> **EXERCISE**
Rewrite the Wimbledon text starting at "Those who have" and ending at "in the future.", replacing "English summer" with "grass-court season".

> **EXTRACTED TEXT**

It was with the wiles of an old fox that Federer confirmed to all present ~ including the legendary Rod Laver ~ that he is the most “complete” player to have trod the court. His two sets of twins might not have known it on Sunday, their Dad was touching unimaginable heights. Sure there were occasional imperfections in his play; that he delved deep into physical and mental reserves to overcome each potential setback embellishes the human element of the Federer saga.
Those who have witnessed his exploits, either “live” or electronically, these past 14 years must consider themselves privileged, blessed members of the sporting world. For when comes such another is a question even the Gods might hesitate to answer.
The story was rather different on Saturday. The “newest” of the Spanish queens had established her credentials in Paris a year ago, but form seemed to have deserted until this English summer.
So hers’ too was something of a comeback story. She did have rich talent on her side, but was pitted against the experience and court-craft of one of her youthful idols. In summoning the capacities to virtually demolish Venus Williams, Garbine Muguruza sent out a message that she could be a dominant force in the future.
To win against Venus demanded a freshness that gave renewed life to centre-court; Garbine offered that in no small measure. Yet neither Venus, nor Marin Cilic who was humbled by Federer, are spent bullets.
Venus is already eyeing prospects at Flushing Meadows, the strong-serving Croat will surely have another day the sun. And that adds to the magic of the wonderful weekend at Wimbledon.

> **THE DATA**

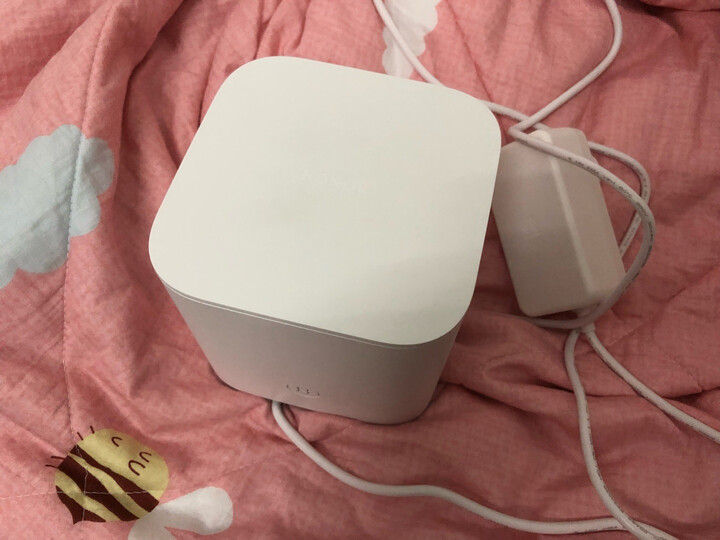 荣耀路由X1 增强版 1200M双频优选高速家用无线路由器 WiFi穿墙好稳定不掉线 内置巴伦免调天线 支持IPv6 晒单图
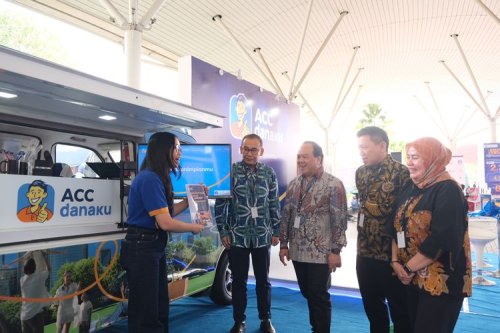 Solusi Pembiayaan Terbaru Diperkenalkan di GIIAS 2025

> **ANSWER FOR THE TASK**
Those who have witnessed his exploits, either “live” or electronically, these past 14 years must consider themselves privileged, blessed members of the sporting world. For when comes such another is a question even the Gods might hesitate to answer.
The story was rather different on Saturday. The “newest” of the Spanish queens had established her credentials in Paris a year ago, but form seemed to have deserted until this grass-court season.
So hers’ too was something of a comeback story. She did have rich talent on her side, but was pitted against the experience and court-craft of one of her youthful idols. In summoning the capacities to virtually demolish Venus Williams, Garbine Muguruza sent out a message that she could be a dominant force in the future.